Cape Wind’s developer was buoyed by a key legal victory yesterday from the state’s highest court, but pushed back the construction start by another year amid persistent questions about financing for the offshore energy project.
“We’ve made predictions in the past. This project has been under development for over 10 years, and the important thing is we keep moving it forward one step at a time,” Cape Wind president Jim Gordon told reporters on a conference call. “We’re hoping that within about a year we will be able to be producing clean, homegrown energy.”
But Cape Wind’s 130 turbines won’t be up and spinning in 2012. A spokesman later clarified Gordon’s remarks, saying the plan is for construction, expected to last 18 months, to begin in 2013.
After Cape Wind cleared its final regulatory hurdle in April, a company exec predicted the project would start this past fall.

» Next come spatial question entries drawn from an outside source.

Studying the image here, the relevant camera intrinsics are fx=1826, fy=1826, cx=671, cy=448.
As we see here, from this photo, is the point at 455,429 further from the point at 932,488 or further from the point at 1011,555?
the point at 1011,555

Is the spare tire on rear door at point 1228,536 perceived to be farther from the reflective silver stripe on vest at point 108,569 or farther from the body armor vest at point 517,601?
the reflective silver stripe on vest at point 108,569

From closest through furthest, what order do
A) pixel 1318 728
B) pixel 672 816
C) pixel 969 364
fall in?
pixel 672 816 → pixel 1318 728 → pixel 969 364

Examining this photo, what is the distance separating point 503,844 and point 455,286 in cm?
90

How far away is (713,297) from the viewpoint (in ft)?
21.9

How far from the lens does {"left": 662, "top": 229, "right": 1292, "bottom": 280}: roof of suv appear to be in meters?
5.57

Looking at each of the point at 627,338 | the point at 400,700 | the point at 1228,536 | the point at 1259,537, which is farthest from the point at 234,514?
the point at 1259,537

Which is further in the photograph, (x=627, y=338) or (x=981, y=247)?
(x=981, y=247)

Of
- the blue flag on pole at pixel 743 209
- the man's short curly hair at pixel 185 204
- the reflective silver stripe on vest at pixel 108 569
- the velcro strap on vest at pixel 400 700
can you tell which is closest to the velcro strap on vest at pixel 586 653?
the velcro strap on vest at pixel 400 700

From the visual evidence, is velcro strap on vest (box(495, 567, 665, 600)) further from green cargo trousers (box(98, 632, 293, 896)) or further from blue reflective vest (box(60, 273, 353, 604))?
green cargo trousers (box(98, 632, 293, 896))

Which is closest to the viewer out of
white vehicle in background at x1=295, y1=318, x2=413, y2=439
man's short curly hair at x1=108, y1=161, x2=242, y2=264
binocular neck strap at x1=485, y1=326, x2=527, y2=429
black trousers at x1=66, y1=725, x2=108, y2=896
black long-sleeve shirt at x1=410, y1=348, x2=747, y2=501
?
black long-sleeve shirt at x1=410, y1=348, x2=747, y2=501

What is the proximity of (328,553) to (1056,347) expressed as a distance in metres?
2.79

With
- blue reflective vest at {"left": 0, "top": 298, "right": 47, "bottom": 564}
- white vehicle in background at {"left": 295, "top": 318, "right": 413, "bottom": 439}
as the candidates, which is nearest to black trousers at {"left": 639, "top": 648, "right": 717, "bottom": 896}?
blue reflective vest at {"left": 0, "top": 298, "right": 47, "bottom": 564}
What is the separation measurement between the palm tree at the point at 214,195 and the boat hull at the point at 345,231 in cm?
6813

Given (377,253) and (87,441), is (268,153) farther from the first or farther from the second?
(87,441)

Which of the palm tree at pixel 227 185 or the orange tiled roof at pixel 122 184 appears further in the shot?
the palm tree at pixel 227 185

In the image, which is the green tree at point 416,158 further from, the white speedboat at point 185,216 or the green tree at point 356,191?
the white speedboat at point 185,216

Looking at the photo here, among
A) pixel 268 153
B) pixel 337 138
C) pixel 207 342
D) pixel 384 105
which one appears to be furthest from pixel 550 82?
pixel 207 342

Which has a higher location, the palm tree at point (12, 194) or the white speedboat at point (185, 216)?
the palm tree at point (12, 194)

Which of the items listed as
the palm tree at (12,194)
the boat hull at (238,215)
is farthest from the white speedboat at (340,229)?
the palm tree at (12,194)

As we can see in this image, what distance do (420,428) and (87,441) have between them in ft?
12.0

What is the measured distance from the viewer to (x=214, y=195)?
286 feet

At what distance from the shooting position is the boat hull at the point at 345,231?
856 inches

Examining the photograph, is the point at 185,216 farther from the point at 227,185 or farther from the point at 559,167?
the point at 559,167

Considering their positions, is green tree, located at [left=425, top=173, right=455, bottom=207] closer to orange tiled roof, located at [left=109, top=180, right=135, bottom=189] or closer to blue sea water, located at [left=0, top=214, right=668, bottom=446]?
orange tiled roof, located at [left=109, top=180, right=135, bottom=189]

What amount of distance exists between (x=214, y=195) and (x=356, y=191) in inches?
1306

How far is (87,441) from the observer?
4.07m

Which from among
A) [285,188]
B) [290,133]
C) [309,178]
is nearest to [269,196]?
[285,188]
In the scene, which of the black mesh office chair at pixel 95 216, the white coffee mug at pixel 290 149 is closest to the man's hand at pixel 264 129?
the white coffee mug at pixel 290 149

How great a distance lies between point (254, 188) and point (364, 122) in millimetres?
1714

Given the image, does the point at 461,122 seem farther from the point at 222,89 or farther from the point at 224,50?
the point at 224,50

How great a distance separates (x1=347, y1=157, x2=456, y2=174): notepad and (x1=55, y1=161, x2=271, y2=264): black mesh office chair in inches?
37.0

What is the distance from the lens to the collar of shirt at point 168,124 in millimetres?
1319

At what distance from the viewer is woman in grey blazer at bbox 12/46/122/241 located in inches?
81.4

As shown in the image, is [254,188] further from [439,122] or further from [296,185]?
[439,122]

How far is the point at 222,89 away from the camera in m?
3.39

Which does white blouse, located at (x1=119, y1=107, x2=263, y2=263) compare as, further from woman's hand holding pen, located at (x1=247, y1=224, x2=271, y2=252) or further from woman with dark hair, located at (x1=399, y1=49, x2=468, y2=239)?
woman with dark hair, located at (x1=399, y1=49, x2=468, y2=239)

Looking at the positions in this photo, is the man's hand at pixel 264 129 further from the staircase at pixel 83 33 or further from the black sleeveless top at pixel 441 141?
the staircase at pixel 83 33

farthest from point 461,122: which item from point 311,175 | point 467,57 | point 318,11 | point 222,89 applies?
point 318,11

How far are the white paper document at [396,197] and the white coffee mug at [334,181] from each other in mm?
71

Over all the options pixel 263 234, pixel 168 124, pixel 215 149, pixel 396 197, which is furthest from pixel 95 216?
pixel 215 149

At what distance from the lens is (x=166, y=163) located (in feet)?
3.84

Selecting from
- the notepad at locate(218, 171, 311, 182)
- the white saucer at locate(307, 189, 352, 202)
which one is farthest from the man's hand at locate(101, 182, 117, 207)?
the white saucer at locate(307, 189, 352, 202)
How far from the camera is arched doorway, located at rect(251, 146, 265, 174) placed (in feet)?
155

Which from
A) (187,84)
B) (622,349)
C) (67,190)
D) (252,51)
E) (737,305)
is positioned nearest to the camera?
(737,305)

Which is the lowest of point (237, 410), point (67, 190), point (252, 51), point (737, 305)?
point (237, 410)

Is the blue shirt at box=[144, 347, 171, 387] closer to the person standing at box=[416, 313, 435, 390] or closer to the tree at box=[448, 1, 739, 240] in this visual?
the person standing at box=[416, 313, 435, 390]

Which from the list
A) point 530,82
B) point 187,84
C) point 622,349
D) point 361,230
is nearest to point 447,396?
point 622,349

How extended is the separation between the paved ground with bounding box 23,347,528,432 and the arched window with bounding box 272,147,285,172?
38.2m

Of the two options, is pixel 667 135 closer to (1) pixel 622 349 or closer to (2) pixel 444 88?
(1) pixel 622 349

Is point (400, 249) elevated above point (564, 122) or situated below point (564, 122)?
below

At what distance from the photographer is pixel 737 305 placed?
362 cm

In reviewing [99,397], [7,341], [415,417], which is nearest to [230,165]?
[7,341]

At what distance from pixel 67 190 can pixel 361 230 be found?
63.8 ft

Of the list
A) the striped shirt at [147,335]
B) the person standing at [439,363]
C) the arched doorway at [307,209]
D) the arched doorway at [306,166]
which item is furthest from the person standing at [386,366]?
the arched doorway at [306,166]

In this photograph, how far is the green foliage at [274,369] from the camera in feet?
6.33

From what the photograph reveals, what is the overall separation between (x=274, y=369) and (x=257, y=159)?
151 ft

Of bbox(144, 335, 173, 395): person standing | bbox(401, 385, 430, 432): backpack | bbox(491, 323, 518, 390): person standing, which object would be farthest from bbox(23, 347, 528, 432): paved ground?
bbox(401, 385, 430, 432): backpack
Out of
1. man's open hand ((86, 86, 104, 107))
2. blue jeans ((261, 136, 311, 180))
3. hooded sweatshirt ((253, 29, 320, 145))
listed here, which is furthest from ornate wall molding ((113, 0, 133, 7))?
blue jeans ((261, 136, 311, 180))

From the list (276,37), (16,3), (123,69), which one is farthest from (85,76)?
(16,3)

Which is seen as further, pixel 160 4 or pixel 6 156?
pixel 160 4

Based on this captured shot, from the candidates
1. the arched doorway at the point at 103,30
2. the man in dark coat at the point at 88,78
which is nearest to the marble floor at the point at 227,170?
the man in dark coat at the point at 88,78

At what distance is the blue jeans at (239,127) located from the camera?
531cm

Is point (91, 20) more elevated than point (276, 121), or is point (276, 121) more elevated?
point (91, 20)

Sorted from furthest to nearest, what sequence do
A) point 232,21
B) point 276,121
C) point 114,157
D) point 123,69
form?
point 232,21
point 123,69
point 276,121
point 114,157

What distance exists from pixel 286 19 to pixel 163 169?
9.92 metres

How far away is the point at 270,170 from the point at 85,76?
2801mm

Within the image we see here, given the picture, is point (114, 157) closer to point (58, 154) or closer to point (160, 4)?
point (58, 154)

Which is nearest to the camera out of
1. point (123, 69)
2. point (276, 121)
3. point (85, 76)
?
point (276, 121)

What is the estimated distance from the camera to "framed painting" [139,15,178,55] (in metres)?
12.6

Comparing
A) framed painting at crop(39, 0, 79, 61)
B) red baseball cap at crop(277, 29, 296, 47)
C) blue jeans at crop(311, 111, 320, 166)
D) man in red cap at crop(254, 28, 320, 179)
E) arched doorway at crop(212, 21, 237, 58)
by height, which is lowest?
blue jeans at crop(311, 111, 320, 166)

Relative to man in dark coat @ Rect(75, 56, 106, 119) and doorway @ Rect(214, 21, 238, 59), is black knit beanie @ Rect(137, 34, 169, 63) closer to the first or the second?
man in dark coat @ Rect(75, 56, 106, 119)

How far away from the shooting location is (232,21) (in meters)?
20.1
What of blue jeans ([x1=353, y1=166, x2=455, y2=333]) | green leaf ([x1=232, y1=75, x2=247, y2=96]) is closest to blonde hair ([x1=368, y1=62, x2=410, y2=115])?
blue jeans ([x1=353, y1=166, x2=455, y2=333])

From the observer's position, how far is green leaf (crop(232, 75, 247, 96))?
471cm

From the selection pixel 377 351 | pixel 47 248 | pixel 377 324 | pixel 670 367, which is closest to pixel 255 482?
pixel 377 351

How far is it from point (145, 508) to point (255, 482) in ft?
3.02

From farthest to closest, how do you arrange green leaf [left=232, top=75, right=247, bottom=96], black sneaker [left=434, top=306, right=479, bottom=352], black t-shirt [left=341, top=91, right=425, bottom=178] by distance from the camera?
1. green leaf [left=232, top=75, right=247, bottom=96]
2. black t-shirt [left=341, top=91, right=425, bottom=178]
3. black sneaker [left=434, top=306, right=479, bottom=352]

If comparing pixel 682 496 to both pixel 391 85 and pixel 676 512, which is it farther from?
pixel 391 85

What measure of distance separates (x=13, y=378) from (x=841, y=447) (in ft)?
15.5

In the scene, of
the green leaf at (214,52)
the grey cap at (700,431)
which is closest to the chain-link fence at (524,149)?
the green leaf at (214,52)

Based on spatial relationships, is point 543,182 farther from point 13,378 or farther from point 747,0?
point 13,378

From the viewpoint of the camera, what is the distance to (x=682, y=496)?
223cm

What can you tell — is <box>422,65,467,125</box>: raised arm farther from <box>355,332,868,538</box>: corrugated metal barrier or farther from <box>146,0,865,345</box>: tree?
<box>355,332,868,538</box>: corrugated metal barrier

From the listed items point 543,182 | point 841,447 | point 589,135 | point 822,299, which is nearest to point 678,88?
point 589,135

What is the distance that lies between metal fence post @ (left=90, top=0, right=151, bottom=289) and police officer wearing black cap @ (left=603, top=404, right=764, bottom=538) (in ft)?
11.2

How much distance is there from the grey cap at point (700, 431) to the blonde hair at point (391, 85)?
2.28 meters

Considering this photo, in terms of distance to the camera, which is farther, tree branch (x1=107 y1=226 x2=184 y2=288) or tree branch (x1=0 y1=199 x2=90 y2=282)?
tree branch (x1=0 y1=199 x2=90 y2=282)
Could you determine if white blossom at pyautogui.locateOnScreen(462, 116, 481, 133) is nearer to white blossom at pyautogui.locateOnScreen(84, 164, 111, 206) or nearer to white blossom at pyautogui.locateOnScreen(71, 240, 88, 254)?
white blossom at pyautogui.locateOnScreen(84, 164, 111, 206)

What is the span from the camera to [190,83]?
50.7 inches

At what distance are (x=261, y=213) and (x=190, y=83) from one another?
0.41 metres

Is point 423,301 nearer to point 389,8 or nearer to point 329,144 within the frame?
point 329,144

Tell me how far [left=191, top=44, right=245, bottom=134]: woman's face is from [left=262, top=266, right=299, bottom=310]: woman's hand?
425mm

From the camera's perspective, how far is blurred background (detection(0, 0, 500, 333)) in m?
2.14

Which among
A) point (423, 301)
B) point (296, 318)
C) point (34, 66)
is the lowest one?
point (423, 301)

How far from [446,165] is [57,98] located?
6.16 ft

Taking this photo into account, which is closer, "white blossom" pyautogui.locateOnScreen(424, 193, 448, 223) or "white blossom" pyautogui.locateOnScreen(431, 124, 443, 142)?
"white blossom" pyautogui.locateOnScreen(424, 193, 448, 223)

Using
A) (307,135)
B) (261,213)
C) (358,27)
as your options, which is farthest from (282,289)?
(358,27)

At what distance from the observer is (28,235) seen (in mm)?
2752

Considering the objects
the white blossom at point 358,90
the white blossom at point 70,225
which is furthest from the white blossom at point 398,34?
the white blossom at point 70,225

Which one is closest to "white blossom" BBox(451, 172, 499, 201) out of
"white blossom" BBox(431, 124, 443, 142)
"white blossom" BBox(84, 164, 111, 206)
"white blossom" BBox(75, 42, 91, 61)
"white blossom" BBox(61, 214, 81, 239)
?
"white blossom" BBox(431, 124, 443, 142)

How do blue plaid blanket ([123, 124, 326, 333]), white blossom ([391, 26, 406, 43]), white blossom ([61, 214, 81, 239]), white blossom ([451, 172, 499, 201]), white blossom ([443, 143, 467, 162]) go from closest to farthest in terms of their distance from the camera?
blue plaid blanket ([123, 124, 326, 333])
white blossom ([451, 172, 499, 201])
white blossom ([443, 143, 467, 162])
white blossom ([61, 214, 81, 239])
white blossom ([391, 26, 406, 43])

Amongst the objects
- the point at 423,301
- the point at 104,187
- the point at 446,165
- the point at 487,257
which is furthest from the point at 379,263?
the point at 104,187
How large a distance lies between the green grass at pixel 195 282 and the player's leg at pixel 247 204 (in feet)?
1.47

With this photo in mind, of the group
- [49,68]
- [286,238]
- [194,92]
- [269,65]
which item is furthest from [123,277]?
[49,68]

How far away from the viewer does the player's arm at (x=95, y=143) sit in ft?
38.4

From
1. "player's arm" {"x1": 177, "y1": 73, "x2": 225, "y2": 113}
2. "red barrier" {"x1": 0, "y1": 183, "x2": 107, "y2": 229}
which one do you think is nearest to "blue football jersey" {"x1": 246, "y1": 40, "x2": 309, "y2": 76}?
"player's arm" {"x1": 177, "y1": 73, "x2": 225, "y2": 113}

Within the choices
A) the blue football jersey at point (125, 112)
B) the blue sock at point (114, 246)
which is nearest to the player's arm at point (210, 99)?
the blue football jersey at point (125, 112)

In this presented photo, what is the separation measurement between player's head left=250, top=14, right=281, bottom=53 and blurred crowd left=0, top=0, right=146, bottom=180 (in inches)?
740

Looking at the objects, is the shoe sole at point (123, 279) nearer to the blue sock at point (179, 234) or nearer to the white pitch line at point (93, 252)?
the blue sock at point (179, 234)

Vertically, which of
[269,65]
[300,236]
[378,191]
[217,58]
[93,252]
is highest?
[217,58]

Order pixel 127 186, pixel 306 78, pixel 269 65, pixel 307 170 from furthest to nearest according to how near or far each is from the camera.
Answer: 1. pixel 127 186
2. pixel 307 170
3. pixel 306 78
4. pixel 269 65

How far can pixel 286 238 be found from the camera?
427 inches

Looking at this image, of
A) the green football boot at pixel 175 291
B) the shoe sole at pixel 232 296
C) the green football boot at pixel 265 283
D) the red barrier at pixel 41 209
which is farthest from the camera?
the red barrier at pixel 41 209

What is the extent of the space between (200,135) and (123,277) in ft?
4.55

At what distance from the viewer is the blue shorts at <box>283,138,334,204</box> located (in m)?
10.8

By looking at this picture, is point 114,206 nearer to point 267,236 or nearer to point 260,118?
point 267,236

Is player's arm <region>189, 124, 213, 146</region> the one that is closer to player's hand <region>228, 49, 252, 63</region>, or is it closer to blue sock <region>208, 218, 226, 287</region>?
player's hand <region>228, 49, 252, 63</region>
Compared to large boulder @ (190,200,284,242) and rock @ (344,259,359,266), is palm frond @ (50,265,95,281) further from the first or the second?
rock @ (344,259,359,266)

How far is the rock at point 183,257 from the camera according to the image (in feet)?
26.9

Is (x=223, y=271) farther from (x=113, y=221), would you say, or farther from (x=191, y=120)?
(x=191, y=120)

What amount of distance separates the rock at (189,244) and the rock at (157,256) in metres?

Since then, Cape Wind has been unable to land buyers for all of its electricity, and it lost out on a federal loan subsidy, making it harder to secure private investments.
The Supreme Judicial Court handed Cape Wind a major victory yesterday, upholding the state Department of Public Utilities’ approval of the project’s 15-year power-purchase deal with National Grid.
The electricity could cost ratepayers as much as $695 million above market prices, which the DPU deemed “expensive” but “reasonable” given the project’s environmental benefits.
The Alliance to Protect Nantucket Sound, among a group of Cape Wind critics that appealed the DPU’s November 2010 decision, ripped the SJC’s ruling as a “blow to ratepayers, businesses and municipalities.”
The trade group Associated Industries of Massachusetts claimed the contract was not competitively bid and will saddle ratepayers with higher energy costs.
“We continue to maintain that state regulators fell short of their responsibilities to consumers by approving this agreement at time when other utilities were finding plentiful renewable electricity at less than half the cost of Cape Wind,” said AIM president Richard Lord, referring to land-based wind energy deals made by Nstar.
Gordon touted Cape Wind’s estimated 1,000 jobs and vowed victory in a lawsuit challenging the lease to build in federal waters.
“We fully expect to sell the balance of Cape Wind’s power,” he said. “We have people in the investment community that are very interested in the project.”